Apathy within the church has become the most destructive obstacle to the role of the church to speak out against violence, even more so than atheism
“Apathetic views on spirituality are a greater threat to religious belief than atheism,” .. J. Warner Wallace, Professor of Christian Apologetics, Biola University
If I may put the statement just made into perspective as it pertains to the generational increase in apathy for the USA, the last generation in America credited as having the same level of moral conviction as the previous generation had was the Silent Generation (Born 1925-1945, 51% attended church weekly*) that followed the GI Generation (Born in 1924 or earlier, 51% attended church weekly*).
The Baby Boomers Generation (Born in 1924 or earlier, 38% attended church weekly*) that followed were about 1/3 less religious than both the preceding generations. The national decline in the nation’s level of morality has been about 1% per year for the past 40 years.
And you can see that same rate in the increase in atheism from the Boomers forward: 26% of Baby Boomers, 30% of Generation X (born 1965 – 1980), 30% of millennials (born 1981-1996) and 35% of Generation Z (born 1999 – 2015).
Apathy within the church is cumulative and has increased with every generation since the 1960s, as you can clearly see above, and maybe we are so apathetic that we are not capable nor interested in bringing about a revival.
Also with each generation, almost in lock step with the increase in apathy, there has also been another prime driver to the decrease in the number of Christian families within each of those generations: the lack of a father in the home.

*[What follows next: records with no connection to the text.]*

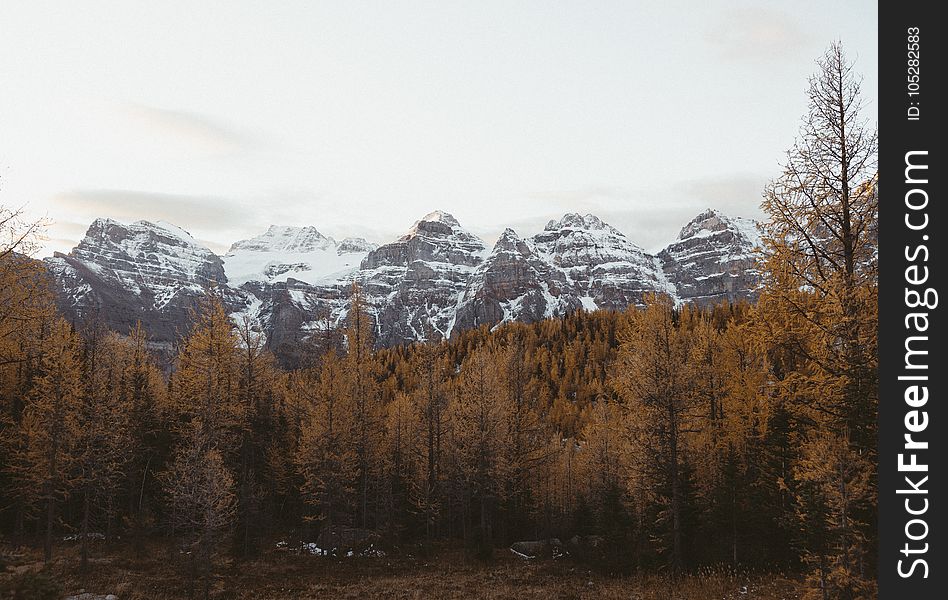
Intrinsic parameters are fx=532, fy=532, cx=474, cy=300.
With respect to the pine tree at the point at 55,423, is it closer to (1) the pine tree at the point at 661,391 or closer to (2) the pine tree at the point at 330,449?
(2) the pine tree at the point at 330,449

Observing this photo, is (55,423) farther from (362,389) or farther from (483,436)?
(483,436)

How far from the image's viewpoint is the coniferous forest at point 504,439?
11.0 meters

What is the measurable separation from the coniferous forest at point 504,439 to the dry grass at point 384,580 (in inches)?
38.3

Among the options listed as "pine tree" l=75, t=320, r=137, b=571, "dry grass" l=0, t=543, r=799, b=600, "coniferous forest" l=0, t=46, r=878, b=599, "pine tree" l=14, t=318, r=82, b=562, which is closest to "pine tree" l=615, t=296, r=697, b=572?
"coniferous forest" l=0, t=46, r=878, b=599

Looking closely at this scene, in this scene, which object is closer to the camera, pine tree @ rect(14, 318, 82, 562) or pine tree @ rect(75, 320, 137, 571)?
pine tree @ rect(14, 318, 82, 562)

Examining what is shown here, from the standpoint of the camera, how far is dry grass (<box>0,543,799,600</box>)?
57.0 feet

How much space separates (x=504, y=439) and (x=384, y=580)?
465 inches

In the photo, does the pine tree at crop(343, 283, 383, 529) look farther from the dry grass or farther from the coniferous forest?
the dry grass

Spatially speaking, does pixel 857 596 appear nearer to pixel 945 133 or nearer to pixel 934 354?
pixel 934 354

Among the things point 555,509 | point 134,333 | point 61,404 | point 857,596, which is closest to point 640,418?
point 857,596

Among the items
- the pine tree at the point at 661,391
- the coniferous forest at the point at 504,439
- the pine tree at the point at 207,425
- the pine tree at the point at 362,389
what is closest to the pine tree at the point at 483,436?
the coniferous forest at the point at 504,439

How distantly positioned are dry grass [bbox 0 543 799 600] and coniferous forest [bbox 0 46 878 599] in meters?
0.97

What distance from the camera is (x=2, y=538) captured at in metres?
31.2

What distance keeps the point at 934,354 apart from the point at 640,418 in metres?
15.0
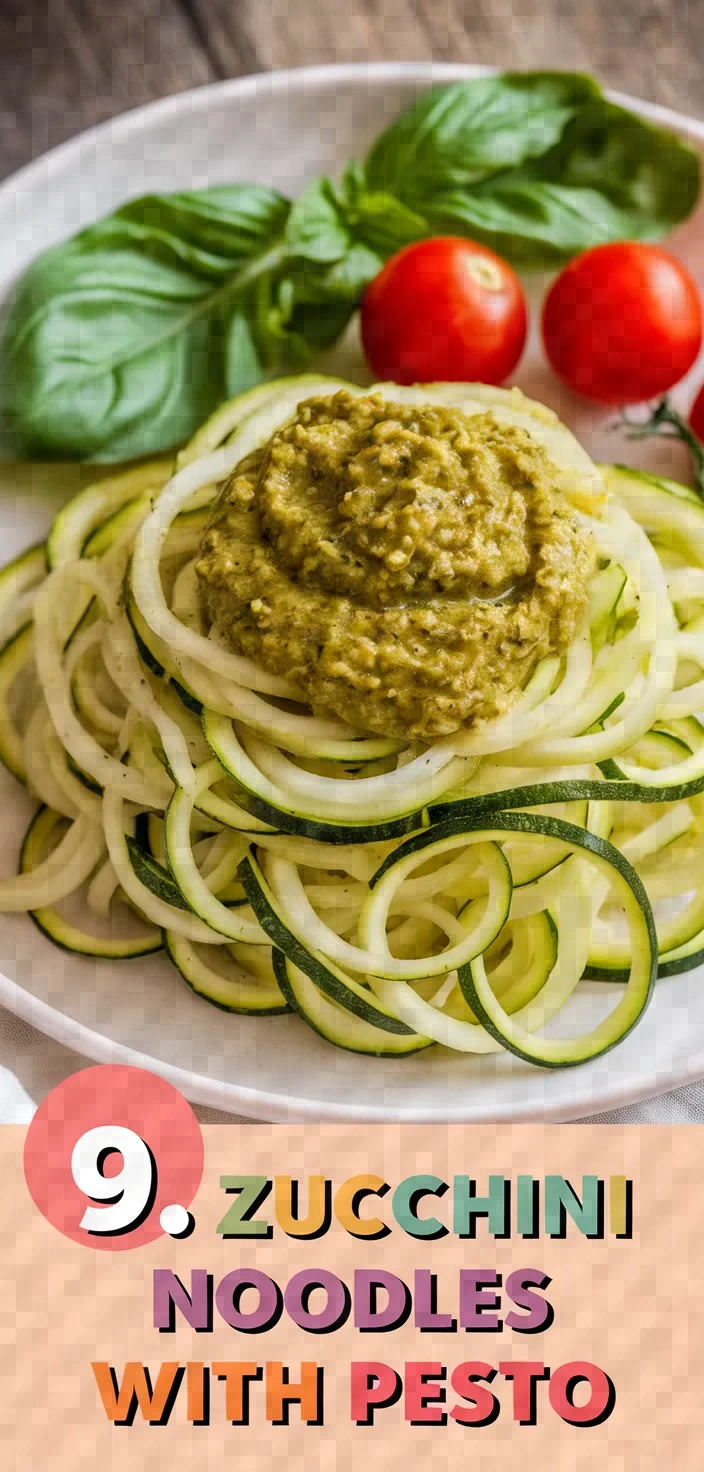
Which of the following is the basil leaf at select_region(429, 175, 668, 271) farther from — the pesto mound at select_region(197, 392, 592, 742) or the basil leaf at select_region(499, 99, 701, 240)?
the pesto mound at select_region(197, 392, 592, 742)

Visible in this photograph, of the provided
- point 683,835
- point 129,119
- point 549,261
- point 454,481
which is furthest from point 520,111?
point 683,835

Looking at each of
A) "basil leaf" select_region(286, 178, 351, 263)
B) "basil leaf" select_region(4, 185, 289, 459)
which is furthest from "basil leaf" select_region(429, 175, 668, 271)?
"basil leaf" select_region(4, 185, 289, 459)

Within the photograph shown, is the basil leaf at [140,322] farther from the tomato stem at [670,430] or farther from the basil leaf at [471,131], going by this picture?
the tomato stem at [670,430]

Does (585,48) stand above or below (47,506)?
above

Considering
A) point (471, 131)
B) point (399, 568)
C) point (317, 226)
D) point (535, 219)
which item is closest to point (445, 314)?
point (317, 226)

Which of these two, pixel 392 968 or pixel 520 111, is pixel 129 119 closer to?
pixel 520 111

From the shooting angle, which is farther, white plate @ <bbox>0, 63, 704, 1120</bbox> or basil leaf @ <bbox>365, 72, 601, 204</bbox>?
basil leaf @ <bbox>365, 72, 601, 204</bbox>
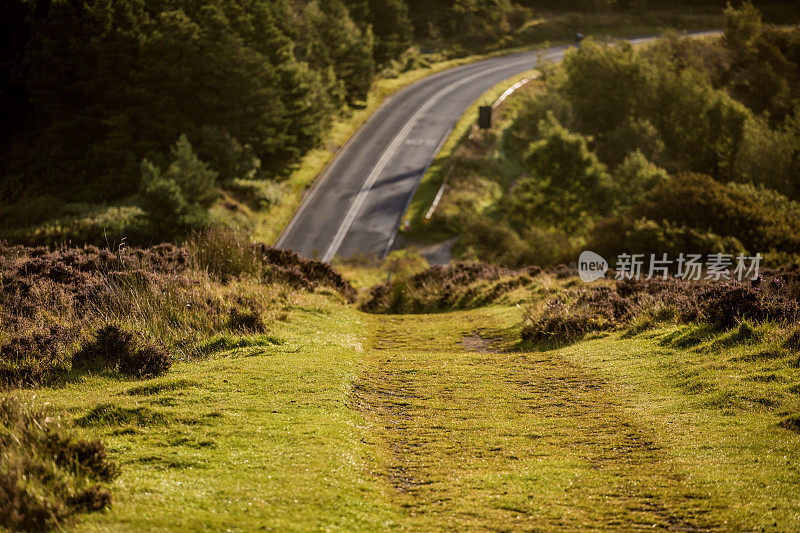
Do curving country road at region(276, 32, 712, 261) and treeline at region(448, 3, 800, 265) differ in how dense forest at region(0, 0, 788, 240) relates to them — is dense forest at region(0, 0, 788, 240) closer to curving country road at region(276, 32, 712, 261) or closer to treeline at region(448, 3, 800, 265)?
curving country road at region(276, 32, 712, 261)

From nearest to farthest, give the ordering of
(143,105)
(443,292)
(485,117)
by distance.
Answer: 1. (443,292)
2. (143,105)
3. (485,117)

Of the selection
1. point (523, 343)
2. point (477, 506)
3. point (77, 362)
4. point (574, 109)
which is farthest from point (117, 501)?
point (574, 109)

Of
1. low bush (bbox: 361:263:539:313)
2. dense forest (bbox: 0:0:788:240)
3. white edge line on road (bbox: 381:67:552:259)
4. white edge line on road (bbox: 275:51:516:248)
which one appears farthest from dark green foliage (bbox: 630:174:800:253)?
dense forest (bbox: 0:0:788:240)

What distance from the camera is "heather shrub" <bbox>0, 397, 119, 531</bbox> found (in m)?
5.23

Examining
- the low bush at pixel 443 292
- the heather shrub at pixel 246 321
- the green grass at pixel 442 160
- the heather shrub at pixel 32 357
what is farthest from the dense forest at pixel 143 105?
Result: the heather shrub at pixel 32 357

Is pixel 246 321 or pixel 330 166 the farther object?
pixel 330 166

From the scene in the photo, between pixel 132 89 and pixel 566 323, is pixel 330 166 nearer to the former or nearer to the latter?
pixel 132 89

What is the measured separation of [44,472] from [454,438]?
15.5 feet

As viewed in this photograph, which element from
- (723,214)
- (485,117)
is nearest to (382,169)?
(485,117)

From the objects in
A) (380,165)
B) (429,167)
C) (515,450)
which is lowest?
(515,450)

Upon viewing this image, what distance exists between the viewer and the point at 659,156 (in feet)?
193

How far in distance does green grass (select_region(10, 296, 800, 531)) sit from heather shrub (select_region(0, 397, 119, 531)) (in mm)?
219

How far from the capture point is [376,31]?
83.4 metres

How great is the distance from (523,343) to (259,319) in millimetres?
5932
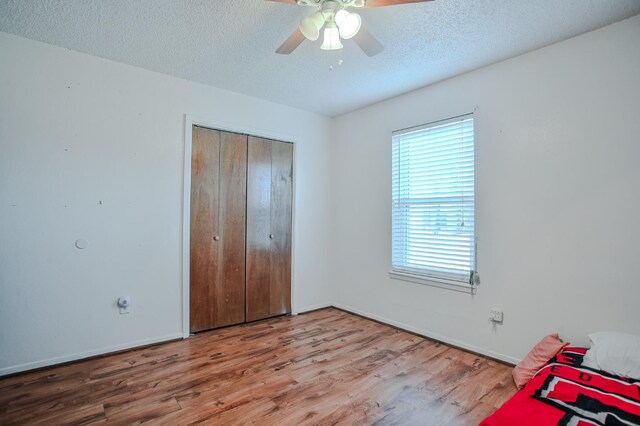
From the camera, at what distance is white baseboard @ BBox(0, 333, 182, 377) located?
2385mm

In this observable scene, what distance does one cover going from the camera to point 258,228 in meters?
3.71

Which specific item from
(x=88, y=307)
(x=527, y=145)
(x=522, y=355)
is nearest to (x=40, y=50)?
(x=88, y=307)

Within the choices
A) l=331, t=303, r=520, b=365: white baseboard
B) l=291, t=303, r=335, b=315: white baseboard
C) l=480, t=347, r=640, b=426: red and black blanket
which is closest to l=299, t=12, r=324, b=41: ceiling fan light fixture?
l=480, t=347, r=640, b=426: red and black blanket

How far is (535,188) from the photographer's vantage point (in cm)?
253

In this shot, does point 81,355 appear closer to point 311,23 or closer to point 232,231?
point 232,231

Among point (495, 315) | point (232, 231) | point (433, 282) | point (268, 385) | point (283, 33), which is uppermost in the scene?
point (283, 33)

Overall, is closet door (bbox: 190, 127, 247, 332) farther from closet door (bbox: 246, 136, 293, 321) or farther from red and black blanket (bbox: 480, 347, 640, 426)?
red and black blanket (bbox: 480, 347, 640, 426)

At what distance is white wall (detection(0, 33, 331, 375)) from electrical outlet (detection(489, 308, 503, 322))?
9.57 feet

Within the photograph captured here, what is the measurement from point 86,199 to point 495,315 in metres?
3.64

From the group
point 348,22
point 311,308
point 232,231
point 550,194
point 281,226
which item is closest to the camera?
point 348,22

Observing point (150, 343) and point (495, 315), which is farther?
point (150, 343)

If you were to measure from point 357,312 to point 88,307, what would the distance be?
9.21 ft

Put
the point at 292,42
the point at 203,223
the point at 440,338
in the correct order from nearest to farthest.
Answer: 1. the point at 292,42
2. the point at 440,338
3. the point at 203,223

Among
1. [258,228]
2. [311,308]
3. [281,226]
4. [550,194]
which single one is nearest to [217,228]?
[258,228]
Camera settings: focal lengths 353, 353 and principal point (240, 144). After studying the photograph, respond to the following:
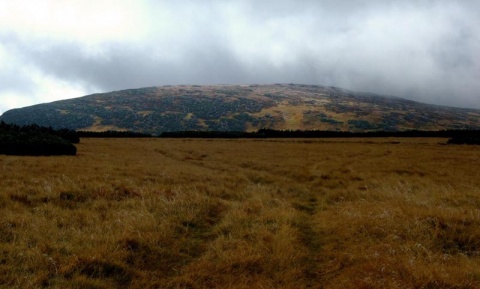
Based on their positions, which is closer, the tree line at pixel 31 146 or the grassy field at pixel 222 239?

“Across faith practices, the number one factor that would shape why a young person stays in the faith and/or leaves on the reverse, is a warm relationship with the father,” .. Vern Bengtson, Social Psychologist – 2013 Study
With fewer Christian parents in America every year, and with fewer and fewer fathers in the home at the same time, the chances for raising another generation to be more Christian than the previous generation are very small.
Tie that to the effects of apathy within the church and we have a social situation where no one calls out for social accountability, in the home or society.
One revival could turn these two major trends around, but as long as apathy rules the day, the church will continue loosening its grasp on being the key to revival and to a change in the course of our country.
Let us pray to the Lord for a revival in America and throughout the globe.
“For the eyes of the Lord are on the righteous and his ears are attentive to their prayer.” 1 Peter 3:12 NIV
* PEW Research, Religious Landscape Study, 2014
Rik Charbonneaux is a retired NE Iowan who loves all of God’s creatures.